# A Review of peachds.com



## Xenon Hacks (Apr 4, 2015)

Hi gbatemp before I get started I just wanna say im going to try as hard as I can to not sound like an advertisement or some guy that got paid off to make a positive review.

2 months ago I tried making a purchase on nds-card.com but never got my item and my refund was held for another 15 days afterwards but in the end I did get my refund of 80 USD.

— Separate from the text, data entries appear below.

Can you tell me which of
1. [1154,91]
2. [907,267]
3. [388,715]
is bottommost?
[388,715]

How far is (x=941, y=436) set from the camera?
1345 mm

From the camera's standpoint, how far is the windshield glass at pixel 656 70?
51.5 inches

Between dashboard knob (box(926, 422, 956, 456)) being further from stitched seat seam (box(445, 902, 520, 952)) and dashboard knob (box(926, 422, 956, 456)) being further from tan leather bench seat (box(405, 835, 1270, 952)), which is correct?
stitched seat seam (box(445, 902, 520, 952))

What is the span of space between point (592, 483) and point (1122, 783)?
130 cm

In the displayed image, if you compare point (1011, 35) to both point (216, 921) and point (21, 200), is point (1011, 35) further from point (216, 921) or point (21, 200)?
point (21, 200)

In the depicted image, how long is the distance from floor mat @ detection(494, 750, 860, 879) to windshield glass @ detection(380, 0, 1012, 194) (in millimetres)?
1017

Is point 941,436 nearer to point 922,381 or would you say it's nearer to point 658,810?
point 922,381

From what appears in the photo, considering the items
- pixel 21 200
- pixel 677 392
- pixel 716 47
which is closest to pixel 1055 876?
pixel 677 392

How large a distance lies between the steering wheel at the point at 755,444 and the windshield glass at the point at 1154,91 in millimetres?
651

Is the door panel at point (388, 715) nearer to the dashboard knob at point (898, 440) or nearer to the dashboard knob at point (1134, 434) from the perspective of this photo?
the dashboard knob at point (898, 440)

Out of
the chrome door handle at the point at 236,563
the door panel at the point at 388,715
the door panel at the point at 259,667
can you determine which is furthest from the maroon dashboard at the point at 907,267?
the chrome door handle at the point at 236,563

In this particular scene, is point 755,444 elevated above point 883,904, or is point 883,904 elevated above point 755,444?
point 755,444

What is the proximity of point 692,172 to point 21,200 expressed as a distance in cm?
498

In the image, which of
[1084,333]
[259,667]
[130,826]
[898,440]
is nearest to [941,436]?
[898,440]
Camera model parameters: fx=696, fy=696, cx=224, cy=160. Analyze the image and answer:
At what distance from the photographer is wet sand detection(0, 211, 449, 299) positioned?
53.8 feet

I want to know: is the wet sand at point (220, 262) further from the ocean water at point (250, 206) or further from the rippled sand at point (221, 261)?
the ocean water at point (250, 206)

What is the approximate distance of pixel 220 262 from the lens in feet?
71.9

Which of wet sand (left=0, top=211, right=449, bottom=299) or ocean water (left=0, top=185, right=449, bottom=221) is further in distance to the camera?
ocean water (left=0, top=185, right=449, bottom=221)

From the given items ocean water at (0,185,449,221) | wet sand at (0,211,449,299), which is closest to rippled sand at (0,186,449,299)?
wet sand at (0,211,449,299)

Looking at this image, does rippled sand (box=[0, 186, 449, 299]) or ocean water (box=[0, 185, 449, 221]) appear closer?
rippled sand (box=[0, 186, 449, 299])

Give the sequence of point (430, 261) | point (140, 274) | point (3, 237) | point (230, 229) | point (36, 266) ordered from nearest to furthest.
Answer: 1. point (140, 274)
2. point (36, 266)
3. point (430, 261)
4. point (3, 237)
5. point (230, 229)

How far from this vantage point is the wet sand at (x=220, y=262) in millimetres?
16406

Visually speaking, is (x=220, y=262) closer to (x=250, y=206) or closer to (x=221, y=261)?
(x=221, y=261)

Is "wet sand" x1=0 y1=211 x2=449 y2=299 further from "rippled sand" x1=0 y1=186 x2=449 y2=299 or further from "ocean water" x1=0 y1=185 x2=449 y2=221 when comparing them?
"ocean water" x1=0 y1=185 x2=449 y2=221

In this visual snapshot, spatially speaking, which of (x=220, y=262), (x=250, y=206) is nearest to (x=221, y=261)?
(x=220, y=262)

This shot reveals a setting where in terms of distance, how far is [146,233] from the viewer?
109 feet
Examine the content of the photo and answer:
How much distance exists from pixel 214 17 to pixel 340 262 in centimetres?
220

I decided to try a new site peachds since they are based in the US (California) and don't want to order from out of country like my last attempt, but all the sites on gateways reseller page did not accept paypal or mastercard.
Luckily for me peachds accepts payments for verified paypal accounts, the shipping service is usps first-class mail
but I contacted them on there site requesting to pay for 2 day priority mail and they said that was fine. from what I see they have the cheapest price for gateway cards and fastest shipping service since you can pay for what you want (they only use usps) and of course includes tracking and insurance, my total for the purchase was 67.99 with 2 day priority mail *stateside!*

Heres some pictures to show my new Gateway card 



Spoiler


----------



## azublazer (Apr 5, 2015)

Purchased from them because of your post in my thread. Quick fast payment and they shipped the item to me on a Saturday. It should be here in a couple days. Couldn't be happier with the service. I'll be posting a review when I receive mine as well.


----------



## scottsan (Jun 23, 2015)

Ordered from them in the past, their service is pretty fast.  USPS is a little slow though, wish they had Amazon 2-day shipping =P


----------



## Xenon Hacks (Jun 23, 2015)

scottsan said:


> Ordered from them in the past, their service is pretty fast.  USPS is a little slow though, wish they had Amazon 2-day shipping =P


you can pay for 2 day priority for like 5 dollars.


----------



## melliu30 (Dec 12, 2015)

Yep, you can just email them beforehand and they'll give you priority mail for $2-3 more.  Hoping to get my Sky3DS+ before Christmas


----------



## MisterDragon2012 (Jan 1, 2016)

Kind of regretting going with oz3ds.net they seem to be very hard to contact.

Wish I went with peachds instead.


----------



## mchew (Jan 18, 2016)

Ugh they don't sell the Gateway anymore.


----------